The South Carolina Youth Shooting Foundation offers young people an opportunity to learn and grow in sporting clays. These young people are on teams of three to four and are coached by an adult. Each day of an event consists of 100 clay targets per shooter and the goal is to shoot as many as possible. These events, however, are not as simple as shooting skeet in the backyard and require the shooter to have good eye hand coordination, timing, concentration, and mental resilience. Every station is different and once the shooter steps in the box, only his or her teammates can talk to or coach them. The adult coach is only there to serve as a safety officer and to assist when a firearm malfunctions.
On June 12, 13, and 14, Backwoods Quail Club hosted the Jr. US Open. Teams from across the United States came to compete in the three-day tournament.
Several local shooting clubs participated in the event including Featherhorn Young Guns and the Cedar Swamp Clay Swatters.
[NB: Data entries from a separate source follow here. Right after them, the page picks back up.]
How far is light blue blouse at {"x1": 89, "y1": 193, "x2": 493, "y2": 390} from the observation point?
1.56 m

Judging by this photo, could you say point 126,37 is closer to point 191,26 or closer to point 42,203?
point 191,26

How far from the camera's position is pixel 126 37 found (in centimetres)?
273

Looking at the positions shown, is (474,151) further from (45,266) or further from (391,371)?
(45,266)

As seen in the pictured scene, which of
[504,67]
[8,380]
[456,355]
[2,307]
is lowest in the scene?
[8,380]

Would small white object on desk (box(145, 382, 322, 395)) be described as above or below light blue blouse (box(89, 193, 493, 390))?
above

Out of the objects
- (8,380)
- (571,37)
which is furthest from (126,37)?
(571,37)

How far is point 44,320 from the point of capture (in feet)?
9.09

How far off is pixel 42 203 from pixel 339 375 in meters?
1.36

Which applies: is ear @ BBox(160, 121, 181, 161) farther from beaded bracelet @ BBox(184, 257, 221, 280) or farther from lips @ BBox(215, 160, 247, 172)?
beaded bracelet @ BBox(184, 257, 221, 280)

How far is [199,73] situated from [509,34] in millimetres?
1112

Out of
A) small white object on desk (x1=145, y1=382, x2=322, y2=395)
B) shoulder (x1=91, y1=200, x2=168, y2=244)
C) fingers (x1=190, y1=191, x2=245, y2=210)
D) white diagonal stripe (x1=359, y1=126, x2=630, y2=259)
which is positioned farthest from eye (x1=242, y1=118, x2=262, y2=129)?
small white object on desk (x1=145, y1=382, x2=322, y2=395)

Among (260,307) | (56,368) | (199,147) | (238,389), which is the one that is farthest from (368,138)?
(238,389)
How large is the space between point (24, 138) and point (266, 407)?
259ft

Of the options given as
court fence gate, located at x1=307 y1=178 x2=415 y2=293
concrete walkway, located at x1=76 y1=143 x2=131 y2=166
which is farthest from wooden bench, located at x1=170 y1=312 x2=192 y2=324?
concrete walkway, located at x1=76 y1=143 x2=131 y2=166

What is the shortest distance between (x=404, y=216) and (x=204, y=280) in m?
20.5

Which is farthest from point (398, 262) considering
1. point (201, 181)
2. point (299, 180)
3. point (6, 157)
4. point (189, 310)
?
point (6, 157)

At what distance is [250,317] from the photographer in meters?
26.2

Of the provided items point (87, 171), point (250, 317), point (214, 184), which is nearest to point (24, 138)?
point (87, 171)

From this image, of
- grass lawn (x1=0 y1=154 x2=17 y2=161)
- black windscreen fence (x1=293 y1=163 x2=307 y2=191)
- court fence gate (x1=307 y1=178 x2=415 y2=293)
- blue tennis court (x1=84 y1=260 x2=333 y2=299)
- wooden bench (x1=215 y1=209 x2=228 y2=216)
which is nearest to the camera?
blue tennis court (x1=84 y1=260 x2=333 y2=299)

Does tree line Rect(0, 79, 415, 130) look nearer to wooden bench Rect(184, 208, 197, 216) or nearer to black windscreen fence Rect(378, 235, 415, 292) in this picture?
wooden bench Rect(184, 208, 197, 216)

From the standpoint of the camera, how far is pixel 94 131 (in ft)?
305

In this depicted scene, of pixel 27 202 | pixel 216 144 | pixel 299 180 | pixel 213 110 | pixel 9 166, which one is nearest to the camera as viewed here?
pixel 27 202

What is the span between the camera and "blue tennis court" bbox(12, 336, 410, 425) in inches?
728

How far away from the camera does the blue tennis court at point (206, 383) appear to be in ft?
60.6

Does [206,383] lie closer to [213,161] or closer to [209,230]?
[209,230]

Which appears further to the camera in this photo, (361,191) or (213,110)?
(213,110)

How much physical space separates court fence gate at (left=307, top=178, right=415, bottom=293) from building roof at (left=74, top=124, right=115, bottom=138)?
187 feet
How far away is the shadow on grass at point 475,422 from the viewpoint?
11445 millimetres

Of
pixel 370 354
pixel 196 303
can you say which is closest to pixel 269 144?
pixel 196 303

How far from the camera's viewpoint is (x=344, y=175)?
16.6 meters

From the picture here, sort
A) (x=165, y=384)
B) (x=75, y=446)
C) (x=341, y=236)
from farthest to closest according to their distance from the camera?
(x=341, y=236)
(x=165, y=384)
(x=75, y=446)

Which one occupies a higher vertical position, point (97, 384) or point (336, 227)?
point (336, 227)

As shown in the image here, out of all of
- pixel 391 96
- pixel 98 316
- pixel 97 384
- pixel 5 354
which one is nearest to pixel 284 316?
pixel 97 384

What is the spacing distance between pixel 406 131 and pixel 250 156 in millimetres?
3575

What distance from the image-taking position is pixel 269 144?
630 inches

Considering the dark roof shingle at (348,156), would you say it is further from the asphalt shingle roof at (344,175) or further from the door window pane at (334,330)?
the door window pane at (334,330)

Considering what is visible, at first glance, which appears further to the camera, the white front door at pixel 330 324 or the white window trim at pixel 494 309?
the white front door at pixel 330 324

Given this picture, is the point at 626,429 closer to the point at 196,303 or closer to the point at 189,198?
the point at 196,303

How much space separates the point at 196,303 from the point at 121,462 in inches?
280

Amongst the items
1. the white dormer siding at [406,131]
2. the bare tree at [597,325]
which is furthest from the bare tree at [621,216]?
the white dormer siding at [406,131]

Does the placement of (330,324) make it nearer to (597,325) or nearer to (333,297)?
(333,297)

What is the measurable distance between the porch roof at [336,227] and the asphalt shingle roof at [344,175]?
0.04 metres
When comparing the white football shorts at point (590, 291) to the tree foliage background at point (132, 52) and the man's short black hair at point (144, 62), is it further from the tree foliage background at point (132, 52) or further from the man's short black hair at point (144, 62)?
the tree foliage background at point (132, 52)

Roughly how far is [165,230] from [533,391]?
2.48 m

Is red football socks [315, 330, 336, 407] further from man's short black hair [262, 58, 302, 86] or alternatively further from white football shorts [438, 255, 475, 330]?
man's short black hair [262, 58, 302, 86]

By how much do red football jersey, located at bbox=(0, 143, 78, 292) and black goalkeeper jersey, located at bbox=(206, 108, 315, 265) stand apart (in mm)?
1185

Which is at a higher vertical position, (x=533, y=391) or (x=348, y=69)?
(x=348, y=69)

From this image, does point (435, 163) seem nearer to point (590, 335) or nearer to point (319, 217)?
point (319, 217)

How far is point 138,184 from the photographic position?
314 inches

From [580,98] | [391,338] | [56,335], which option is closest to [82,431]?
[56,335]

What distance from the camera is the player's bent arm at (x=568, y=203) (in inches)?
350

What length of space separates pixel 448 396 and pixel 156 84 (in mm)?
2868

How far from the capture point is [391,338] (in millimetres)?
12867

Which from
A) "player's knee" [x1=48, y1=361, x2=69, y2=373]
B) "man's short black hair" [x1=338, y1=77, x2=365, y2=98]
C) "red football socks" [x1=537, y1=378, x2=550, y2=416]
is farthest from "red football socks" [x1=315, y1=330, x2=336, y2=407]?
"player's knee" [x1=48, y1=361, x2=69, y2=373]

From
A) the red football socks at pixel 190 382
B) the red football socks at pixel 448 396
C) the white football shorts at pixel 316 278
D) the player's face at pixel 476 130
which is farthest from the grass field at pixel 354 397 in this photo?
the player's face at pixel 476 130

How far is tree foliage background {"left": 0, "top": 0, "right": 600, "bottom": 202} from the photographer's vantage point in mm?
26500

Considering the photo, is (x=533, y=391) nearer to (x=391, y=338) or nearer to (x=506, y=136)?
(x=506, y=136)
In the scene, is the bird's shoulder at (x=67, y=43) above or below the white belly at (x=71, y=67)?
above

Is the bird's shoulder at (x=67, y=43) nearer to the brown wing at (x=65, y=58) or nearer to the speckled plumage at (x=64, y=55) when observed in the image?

Over the course of the three-day tournament, the young shooters were challenged to shoot a wide variety of sporting clay targets. There were targets that bounced off of a trampoline, rolled through half a tire and back out, and some that bounced off the water. Each day there was a prize station where shooters were asked to up their game by shooting two targets with one shot or by running the station.
This year, Billy Godwin won every prize station including a station with two “rabbits” that had to be shot with one shot.
Aidan Stuckey won two of the three prize stations including a station where the shooter had to shoot all six targets to win.
Carmela Jacobs, Lizzie Ardis, and Wesleigh Paquin of Featherhorn Young Guns won the Intermediate Ladies Division with a main even total of 454.
Aidan Stuckey, Billy Godwin, and Rivers Sutton of Cedar Swamp Clay Swatters came in 17th of 37 teams in the Intermediate Division with a main even score of 457.